Florian Ortkrass & Hannes Koch
Best known for creating Rain Room, Florian Ortkrass and Hannes Koch have engineering backgrounds and lean toward the conceptual. “Ideas were always more interesting to give to people outside of a commercial context, so they don’t have any preconception of what to think,” the duo explain. “And that’s how the arts fit with how we both work.”

When lifestyle retail chain Restoration Hardware opened a contemporary gallery in Chelsea in New York City, the pair signed on, taking their gallery backgrounds and placing their artworks in what some would consider an unusual venue for fine art. (The gallery has since closed.) Today, Ortkrass and Koch are omnipresent at Art Basel and other major art fairs with their experiential and experimental work, often based in robotics.

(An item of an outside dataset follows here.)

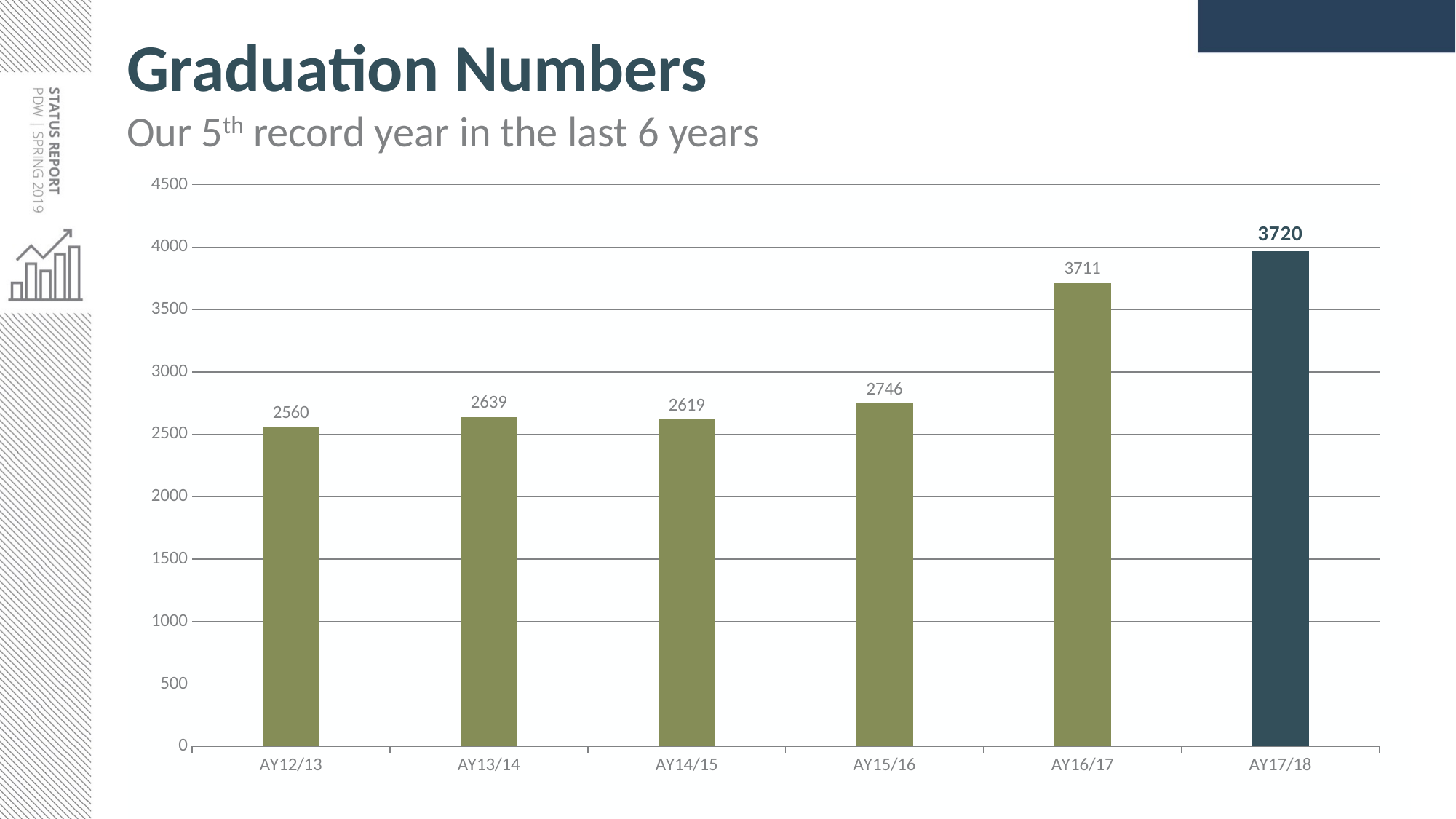
How many academic years are shown on the chart? 6 What is the graduation number for AY15/16? 2746 What kind of chart is shown on the slide? bar chart What is the difference between the graduation numbers for AY16/17 and AY15/16? 965 Which academic year has the lowest graduation number? AY12/13 Which bar is shown in a different colour from the others? AY17/18 What is the graduation number for AY17/18? 3720 What is the difference between the graduation numbers for AY13/14 and AY14/15? 20 Which academic year has the highest graduation number? AY17/18 What is the graduation number for AY12/13? 2560 Which is larger, the graduation number for AY13/14 or AY14/15? AY13/14 Is the value for AY16/17 greater or less than 3500? greater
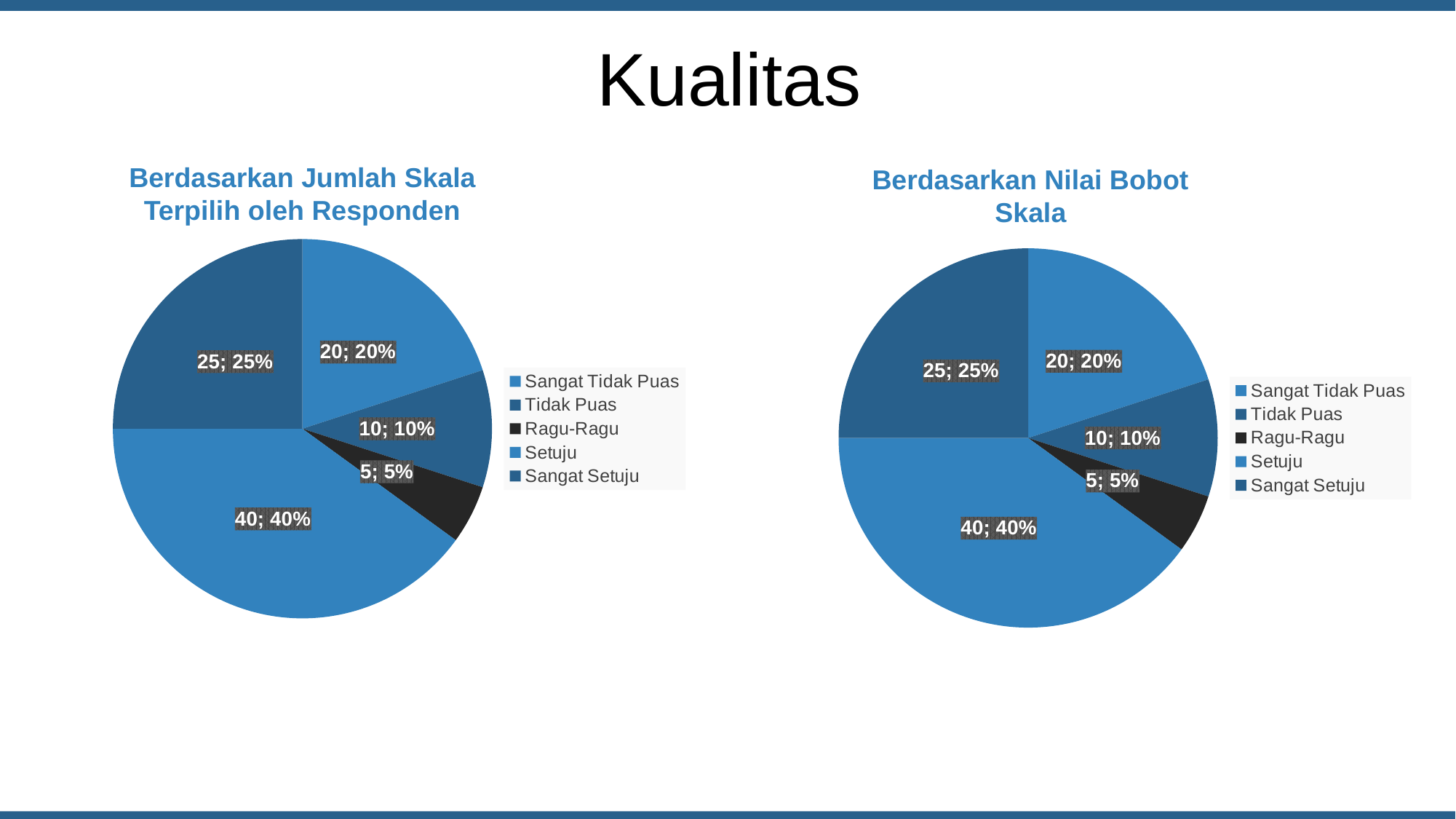
In the left chart, what is the difference between the values for Setuju and Sangat Tidak Puas? 20 What type of chart is "Berdasarkan Nilai Bobot Skala"? Pie chart How many categories does the legend of the left chart list? 5 In the left chart, what is the value shown for Sangat Setuju? 25; 25% In the chart titled "Berdasarkan Nilai Bobot Skala", what is the value shown for Ragu-Ragu? 5; 5% In the chart titled "Berdasarkan Jumlah Skala Terpilih oleh Responden", which category has the largest slice? Setuju In the right chart, which is larger, Sangat Setuju or Tidak Puas? Sangat Setuju In the chart titled "Berdasarkan Jumlah Skala Terpilih oleh Responden", what is the value shown for Setuju? 40; 40% In the chart titled "Berdasarkan Nilai Bobot Skala", which category has the smallest slice? Ragu-Ragu What share of the pie does Sangat Tidak Puas take in the chart titled "Berdasarkan Nilai Bobot Skala"? 20% In the right chart, what is the value shown for Tidak Puas? 10; 10% In the left chart, which category is shown in black? Ragu-Ragu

Tom Sapienza, Kevin Lay and Walter Biggs
Tom Sapienza, Kevin Lay and Walter Biggs are the directors of ARCIS, the first fine art storage company in Manhttan with foreign trade zone (FTZ) status. As a foreign trade zone, ARCIS is designated as a property outside the US and an extension of US Customs – a system known in other areas as a "freeport." Such facilities help the movement of art stay liquid before they officially cross borders with accompanying tariffs and taxes. As Zarnegar says, "ARCIS has broken a barrier that has never been done before."